New Year’s Revelers gathered in New York City’s Times Square two days ago had to contend with the coldest weather in at least 55 years, with the temperature falling to just eight degrees, and -4 with the wind chill. Even so, temperatures were higher than expected. As President Donald Trump had reminded us, New Years was expected to be the coldest on record.

But the cold snap that ushered in the new year has only worsened, with temperatures dropping 15 to 25 degrees below average in vast areas of the US, breaking century-old records. The cold front has sent temperatures below freezing in more than 92% of the Continental US, according to RT.

Because of this, citizens and authorities are taking unusual measures to stay warm and to keep facilities running.

For example, the water tower in an Evansdale suburb in Iowa froze when temperatures fell to minus 20 degrees. Mayor Doug Faas is considering sending in thermal suited divers to help break up the ice. The tower stores water for the town’s needs.

Faas told the Waterloo Cedar Falls Courier that an ice cap which has formed inside the tower is making it impossible for the water to circulate in or out, and the city is exploring all options to find a solution.

The National Weather Service has issued wind chill advisories and freeze warnings as temperatures plunged to a record low of 15 to 25 degrees for a vast area from South Texas to Canada, and from Montana through New England because of a high cold pressure front.

The cold weather has been blamed for nine deaths in the past week.

With temperatures dipping as low as 23 degrees Farenheight, residents in upstate New York are gathering heating supplies in preparation for sub-zero temperatures anticipated for the rest of the week.

Some areas are even starting to run out of oil stocks. A man in Woodstock, New York said they tried at least 12 companies, and “everybody is tapped out.”

> Stated task 1:
Reproduce the entries verbatim, from the line containing "In pixel 0 120, pixel" through the line containing "4.87 meters", with both of those lines included.

> Items:
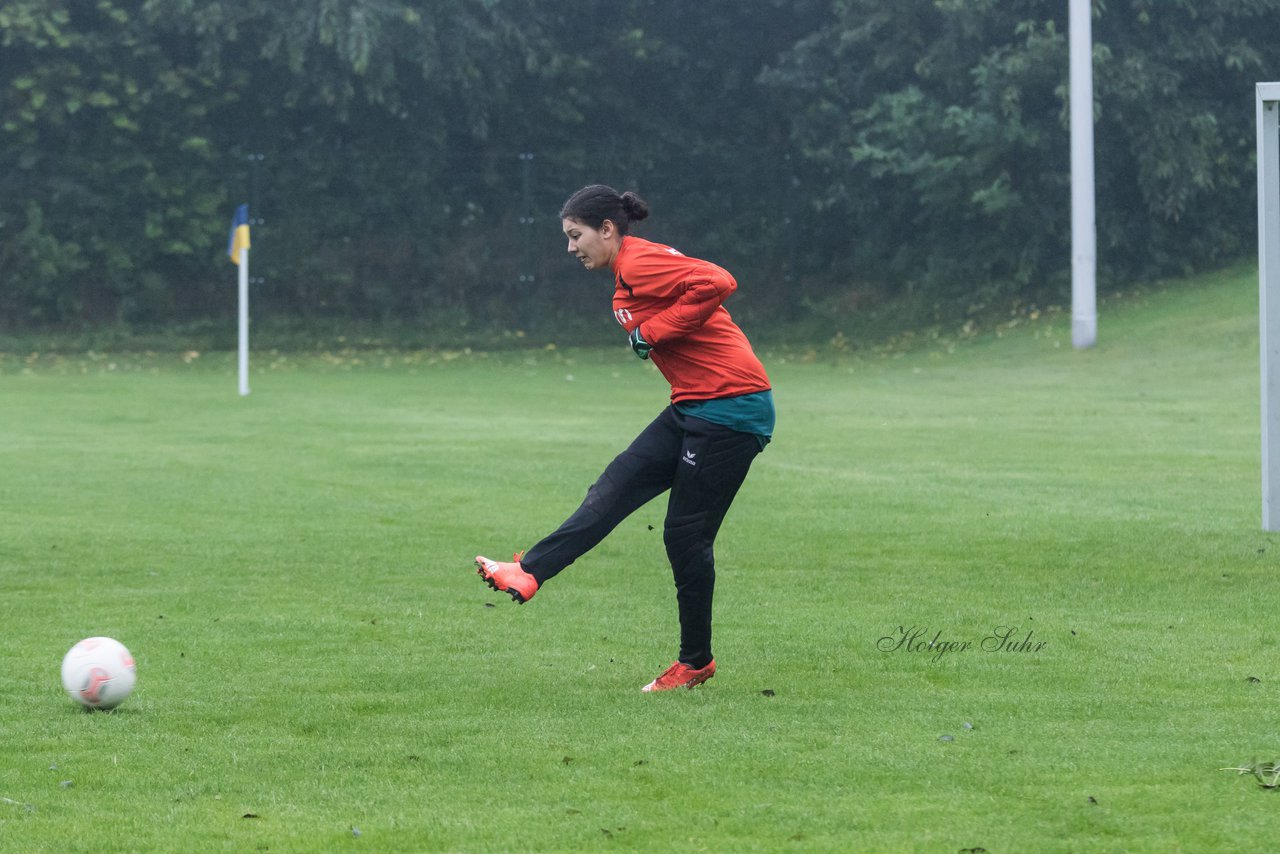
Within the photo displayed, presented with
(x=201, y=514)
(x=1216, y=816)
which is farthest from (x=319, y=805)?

---

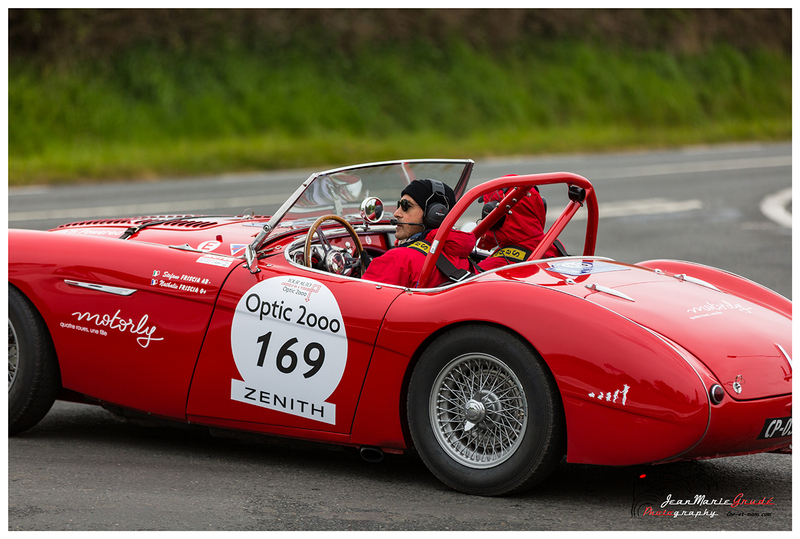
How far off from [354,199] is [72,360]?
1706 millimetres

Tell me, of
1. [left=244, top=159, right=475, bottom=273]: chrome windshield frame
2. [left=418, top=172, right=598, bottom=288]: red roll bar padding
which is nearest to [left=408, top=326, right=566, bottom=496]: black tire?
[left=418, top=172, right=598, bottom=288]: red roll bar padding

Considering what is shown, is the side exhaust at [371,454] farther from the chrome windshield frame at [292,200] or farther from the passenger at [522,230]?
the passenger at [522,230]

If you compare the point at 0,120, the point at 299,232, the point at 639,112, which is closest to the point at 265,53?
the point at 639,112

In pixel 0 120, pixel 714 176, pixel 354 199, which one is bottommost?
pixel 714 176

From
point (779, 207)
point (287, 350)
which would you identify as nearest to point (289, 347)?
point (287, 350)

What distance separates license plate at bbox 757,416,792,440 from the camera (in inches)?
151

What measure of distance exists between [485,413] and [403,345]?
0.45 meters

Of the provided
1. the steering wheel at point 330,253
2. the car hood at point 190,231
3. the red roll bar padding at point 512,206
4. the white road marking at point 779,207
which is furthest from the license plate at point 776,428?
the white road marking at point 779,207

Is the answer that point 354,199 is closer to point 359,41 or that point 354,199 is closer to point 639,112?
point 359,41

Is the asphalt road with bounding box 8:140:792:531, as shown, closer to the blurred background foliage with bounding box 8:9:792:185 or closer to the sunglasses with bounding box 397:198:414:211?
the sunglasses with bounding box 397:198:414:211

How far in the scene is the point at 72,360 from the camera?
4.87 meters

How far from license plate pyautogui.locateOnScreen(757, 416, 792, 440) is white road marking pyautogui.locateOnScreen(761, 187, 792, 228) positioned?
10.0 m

==

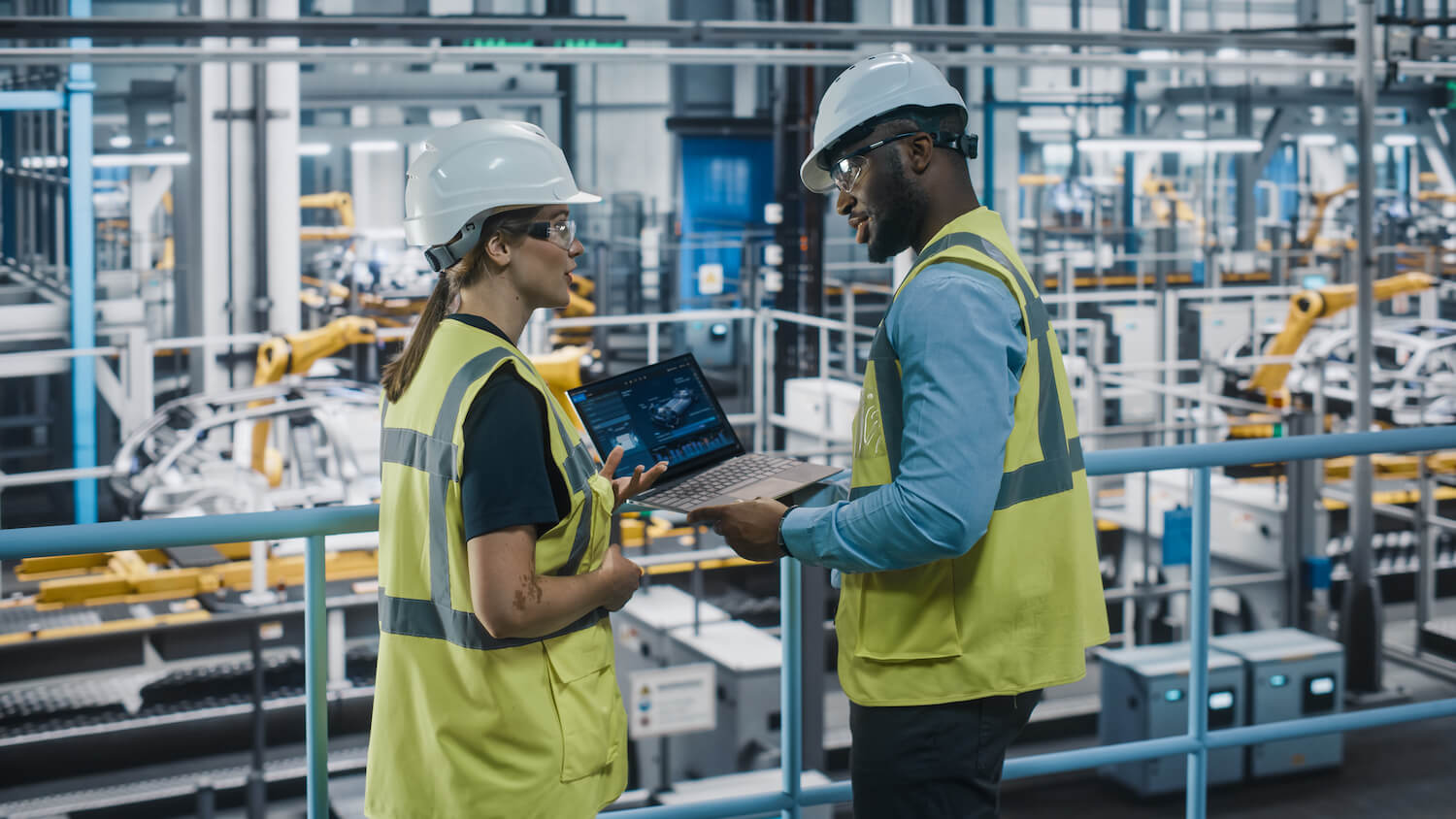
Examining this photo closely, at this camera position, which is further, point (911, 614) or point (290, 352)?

> Stated task 2:
According to the cold-weather report, what problem inside the Evansdale water tower led the city to explore all options?

> Exercise answer 1:
In pixel 0 120, pixel 714 176, pixel 354 199, which one is bottommost?
pixel 714 176

From
point (779, 207)
point (287, 350)
which would you identify as nearest to point (289, 347)?
point (287, 350)

What distance separates license plate at bbox 757,416,792,440 from the camera (in inches)?
151

What measure of distance exists between [485,413] and [403,345]?
0.45 meters

Of the provided
1. the steering wheel at point 330,253
2. the car hood at point 190,231
3. the red roll bar padding at point 512,206
4. the white road marking at point 779,207
which is furthest from the license plate at point 776,428?
the white road marking at point 779,207

Is the answer that point 354,199 is closer to point 359,41 or that point 354,199 is closer to point 639,112?
point 359,41

Is the asphalt road with bounding box 8:140:792:531, as shown, closer to the blurred background foliage with bounding box 8:9:792:185 or closer to the sunglasses with bounding box 397:198:414:211?
the sunglasses with bounding box 397:198:414:211

How far in the scene is the point at 72,360 from the camera?
4.87 meters

> Exercise answer 2:
The water tower froze when temperatures fell to minus 20 degrees. An ice cap formed inside it, which made it impossible for the water to circulate in or out.